The void left by the lack of symbolism is usually filled by Disney with a new and different meaning, often a message or a moral that is entirely unfamiliar to the original, and is instead adjusted to what modern society finds relevant at the moment. So when we compare a Disney movie to the myth or tale which inspired it, we often notice how certain events or attributes, that traditionally were essential to the core of the myth, are removed to make way for others, simply because the former are "outdated," provoking to modern man, or a threat to the myths and symbols of modern civilisation. When we, without consideration for the original, erase some and add some, the essence of the traditional myth diminishes, and when remnants of the old symbols go hand in hand with biased, modern motifs, the observant viewer most probably experiences a culturally absurd product.

So what is the actual problem? We live according to one or several myths, don't regard them as such, and they are consequently a naturally integrated part of society, just like myths should be. What then are we lacking? Why do we still feel the way we do? The problem is most certainly rooted in modern secularisation, where the rational and the spiritual have parted ways, where reason has gained monopoly on the human mind and our perception of the world, while myth has become known as a repressed memory and obsolete superstition. All that is naturally interlaced in a society can usually not be discovered in the form of fragments; one simply has no reason to. Not until the human being thoroughly examines the world "objectively," she will become aware of concepts which describe the classified. And this is what's so typical of the rationalist attitude: everything is separated into isolated parts and are categorised, while the organic whole is generally ignored or "forgotten." Myth is, as said, nevertheless still there; apparently, a human society – despite its rationalism – cannot avoid mythical behaviour. But what we experience and are a part of now is all the same a progressive escape from myth, and this consumes us spiritually because this behaviour is equivalent to fleeing from ones own shadow. Myth remains, but so does the spiritual need; the spiritual satisfaction becomes absent.

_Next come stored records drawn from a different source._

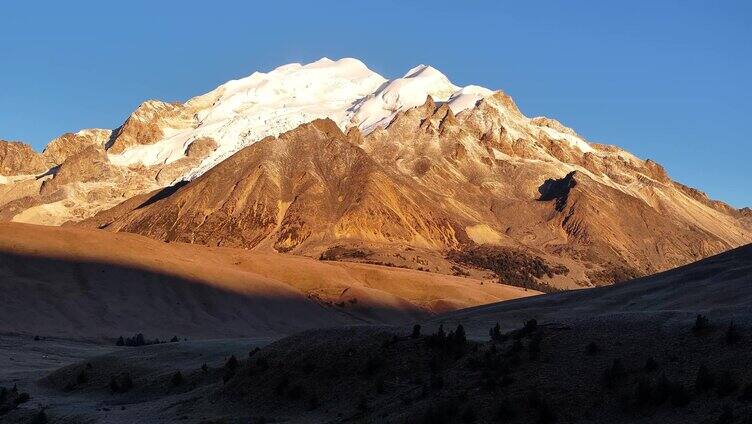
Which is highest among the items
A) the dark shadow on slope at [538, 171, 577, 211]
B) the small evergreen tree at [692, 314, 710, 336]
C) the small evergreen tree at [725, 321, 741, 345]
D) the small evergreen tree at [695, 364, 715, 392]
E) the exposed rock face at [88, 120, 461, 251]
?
the dark shadow on slope at [538, 171, 577, 211]

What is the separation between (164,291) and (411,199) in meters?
80.3

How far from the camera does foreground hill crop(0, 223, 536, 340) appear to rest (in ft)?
162

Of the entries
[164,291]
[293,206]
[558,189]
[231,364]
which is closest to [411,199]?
[293,206]

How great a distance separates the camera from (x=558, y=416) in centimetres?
1530

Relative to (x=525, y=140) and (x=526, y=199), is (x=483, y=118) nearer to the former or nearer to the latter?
(x=525, y=140)

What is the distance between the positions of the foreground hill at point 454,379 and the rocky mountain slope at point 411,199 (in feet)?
275

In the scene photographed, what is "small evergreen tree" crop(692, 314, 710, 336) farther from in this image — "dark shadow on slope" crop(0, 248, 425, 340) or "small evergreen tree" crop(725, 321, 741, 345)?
"dark shadow on slope" crop(0, 248, 425, 340)

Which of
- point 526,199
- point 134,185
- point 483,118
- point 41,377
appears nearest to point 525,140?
point 483,118

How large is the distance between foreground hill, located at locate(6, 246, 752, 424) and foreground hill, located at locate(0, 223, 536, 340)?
887 inches

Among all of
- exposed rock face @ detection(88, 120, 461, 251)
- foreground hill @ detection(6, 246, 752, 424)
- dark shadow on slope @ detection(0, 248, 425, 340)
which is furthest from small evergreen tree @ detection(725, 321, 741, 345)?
exposed rock face @ detection(88, 120, 461, 251)

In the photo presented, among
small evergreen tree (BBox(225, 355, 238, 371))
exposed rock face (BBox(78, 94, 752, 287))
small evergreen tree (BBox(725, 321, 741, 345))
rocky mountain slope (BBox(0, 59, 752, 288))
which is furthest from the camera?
exposed rock face (BBox(78, 94, 752, 287))

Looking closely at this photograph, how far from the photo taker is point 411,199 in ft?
438

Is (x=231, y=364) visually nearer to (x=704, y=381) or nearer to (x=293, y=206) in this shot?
(x=704, y=381)

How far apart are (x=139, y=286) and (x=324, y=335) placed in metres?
35.3
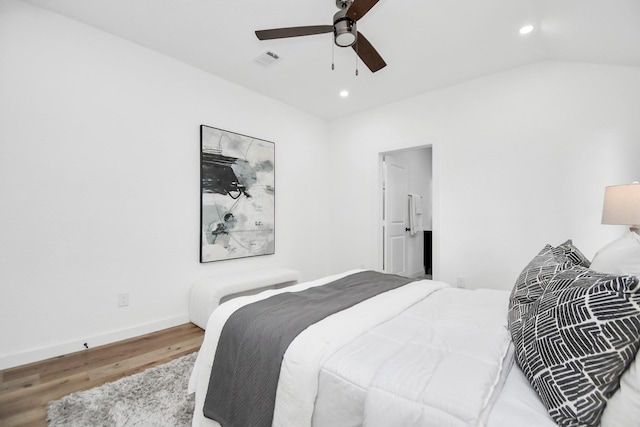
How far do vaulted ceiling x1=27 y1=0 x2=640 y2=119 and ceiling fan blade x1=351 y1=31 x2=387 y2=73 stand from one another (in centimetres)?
35

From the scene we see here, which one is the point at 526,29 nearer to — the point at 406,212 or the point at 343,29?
the point at 343,29

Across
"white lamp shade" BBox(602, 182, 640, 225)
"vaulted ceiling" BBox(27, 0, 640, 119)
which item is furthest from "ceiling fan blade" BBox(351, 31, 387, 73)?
"white lamp shade" BBox(602, 182, 640, 225)

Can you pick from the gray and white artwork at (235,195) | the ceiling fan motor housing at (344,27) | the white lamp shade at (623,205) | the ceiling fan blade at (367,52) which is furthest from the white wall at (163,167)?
the ceiling fan motor housing at (344,27)

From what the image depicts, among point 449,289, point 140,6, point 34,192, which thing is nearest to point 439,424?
point 449,289

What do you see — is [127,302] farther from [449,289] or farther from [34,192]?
[449,289]

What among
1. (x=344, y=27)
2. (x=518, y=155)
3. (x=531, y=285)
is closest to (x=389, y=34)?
(x=344, y=27)

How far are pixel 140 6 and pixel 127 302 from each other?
2480 mm

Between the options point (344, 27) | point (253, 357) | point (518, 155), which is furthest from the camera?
point (518, 155)

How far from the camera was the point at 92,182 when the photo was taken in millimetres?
2438

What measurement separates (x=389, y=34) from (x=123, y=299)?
335cm

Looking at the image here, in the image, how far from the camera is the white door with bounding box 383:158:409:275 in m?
4.25

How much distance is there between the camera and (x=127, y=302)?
8.58 feet

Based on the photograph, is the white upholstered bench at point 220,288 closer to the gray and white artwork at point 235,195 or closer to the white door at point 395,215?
the gray and white artwork at point 235,195

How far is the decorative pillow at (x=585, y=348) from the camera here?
0.72 m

Once we now have divided the world into the categories reason on the one hand, and myth on the other, a part of the dilemma is that we do not admit our own worldview to be a form of myth itself, i.e. an interpretation of the world. Therefore, we seem to have been caught in the trap where we view our behaviour as undoubtedly objective, when in fact even our worldview is highly subjective. Therefore, we probably behave in a more fundamentalist way than the believers we demonise. Western Christian dualism may, against its own will, have assisted this development, with its separation between secular relativism and catholic universalism. In many respects, it is still an exceedingly Christian myth that we fulfil, however robed in rationalism and liberalism. In other words, this could simply be what happens to a Christian civilisation on the European continent at the end of its cultural life.

Still, there is an idealism longing for myth. How much one understands of it and how much one is willing to do in order to reintroduce it into society as something essential and recognized, varies between people. After all, there seems to be an underlying current which through subtle expressions wants to create something through myth, in practically every medium. How this develops remains for us all to see.